Thanks to a new project from Virgil Abloh and Mercedes-Benz, two of our favorite worlds—art and automobiles—are colliding.
For the new creative endeavor entitled Project Geländewagen, Abloh was tasked with producing an exclusive piece of artwork inspired by the German automaker’s G-Class lineup of luxury SUVs. The multi-hyphenate––best known as the founder of Off-White and the chief menswear designer at Louis Vuitton––worked closely with Gorden Wagener, Mercedes’s chief design officer, to see it through. After the initial digital reveal on September 8, a home-scale replica will be auctioned off with proceeds going to arts-focused charities.
“Mercedes-Benz is a brand that stands for luxury and exceptional performance,” said Abloh in a press release. Leaning heavily into a car analogy, he called the collaboration “a perfect chassis to interject modern artists’ ideas of what the future can be stylistically, within conceptual car design.”
The venture comes at a crucial time for Mercedes, as the brand tries to expand its reach. “I don’t see us as an automotive company so much but more of a lifestyle and luxury brand as our work goes way beyond cars,” Wagener told Forbes earlier this month.
Wagener believes that Project Geländewagen is a natural extension of the Mercedes brand. “One major reason for our success story is our aesthetic soul and the unique style of our house. The next step in pushing Mercedes-Benz’s design is our collaboration with Virgil Abloh.”
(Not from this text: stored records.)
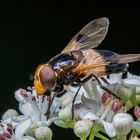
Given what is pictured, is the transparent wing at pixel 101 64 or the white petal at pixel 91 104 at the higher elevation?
the transparent wing at pixel 101 64

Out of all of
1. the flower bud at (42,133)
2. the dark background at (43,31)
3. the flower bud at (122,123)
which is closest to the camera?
the flower bud at (122,123)

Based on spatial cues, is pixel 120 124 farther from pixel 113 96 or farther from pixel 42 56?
pixel 42 56

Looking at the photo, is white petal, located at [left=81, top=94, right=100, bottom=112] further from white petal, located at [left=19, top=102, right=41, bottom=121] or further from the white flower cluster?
white petal, located at [left=19, top=102, right=41, bottom=121]

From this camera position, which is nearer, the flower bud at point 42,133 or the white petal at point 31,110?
the flower bud at point 42,133

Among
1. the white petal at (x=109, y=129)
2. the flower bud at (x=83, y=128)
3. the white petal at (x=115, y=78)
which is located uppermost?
the white petal at (x=115, y=78)

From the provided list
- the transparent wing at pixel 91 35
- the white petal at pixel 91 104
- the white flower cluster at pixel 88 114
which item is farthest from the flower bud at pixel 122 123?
the transparent wing at pixel 91 35

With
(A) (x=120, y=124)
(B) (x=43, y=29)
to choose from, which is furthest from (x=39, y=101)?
(B) (x=43, y=29)

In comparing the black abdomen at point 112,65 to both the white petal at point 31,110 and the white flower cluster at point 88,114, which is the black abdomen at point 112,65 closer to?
the white flower cluster at point 88,114

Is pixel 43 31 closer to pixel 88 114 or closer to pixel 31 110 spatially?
pixel 31 110
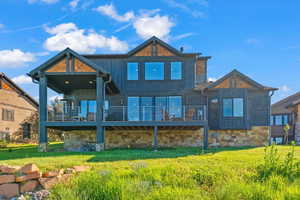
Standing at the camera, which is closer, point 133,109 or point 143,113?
point 143,113

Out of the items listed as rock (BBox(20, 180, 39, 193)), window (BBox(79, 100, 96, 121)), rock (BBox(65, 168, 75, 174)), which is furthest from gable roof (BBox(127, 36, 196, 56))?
rock (BBox(20, 180, 39, 193))

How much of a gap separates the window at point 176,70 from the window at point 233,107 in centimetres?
342

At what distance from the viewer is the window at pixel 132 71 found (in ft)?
51.7

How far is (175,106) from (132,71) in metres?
3.77

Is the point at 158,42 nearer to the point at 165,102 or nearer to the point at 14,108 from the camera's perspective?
the point at 165,102

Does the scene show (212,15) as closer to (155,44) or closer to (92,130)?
(155,44)

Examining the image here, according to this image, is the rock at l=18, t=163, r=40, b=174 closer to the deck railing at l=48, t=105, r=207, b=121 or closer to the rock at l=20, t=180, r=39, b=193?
the rock at l=20, t=180, r=39, b=193

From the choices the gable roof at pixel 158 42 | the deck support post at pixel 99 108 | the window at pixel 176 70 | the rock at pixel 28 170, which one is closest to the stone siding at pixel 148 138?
the deck support post at pixel 99 108

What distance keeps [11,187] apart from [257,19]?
1528cm

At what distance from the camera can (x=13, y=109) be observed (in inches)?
920

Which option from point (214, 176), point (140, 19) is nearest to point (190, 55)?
point (140, 19)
In an exclusive interview with WWD, Bettina Fetzer, vice president of marketing at Mercedes-Benz, revealed that the art was originally set to debut at a physical event during Paris Men’s Fashion Week. However, because of the ongoing coronavirus pandemic, those plans were ultimately scrapped.
“It’s an opportunity for us to use all that creative power that we’re getting out of these projects and see how we can redefine what a digital event could look like,” she told the fashion industry trade. “We have chosen an approach with distinctive storytelling. Basically, we take the audience to our journey and to Gordon and Virgil’s creative minds.” With those two ports, that’s a journey we’d be willing to take.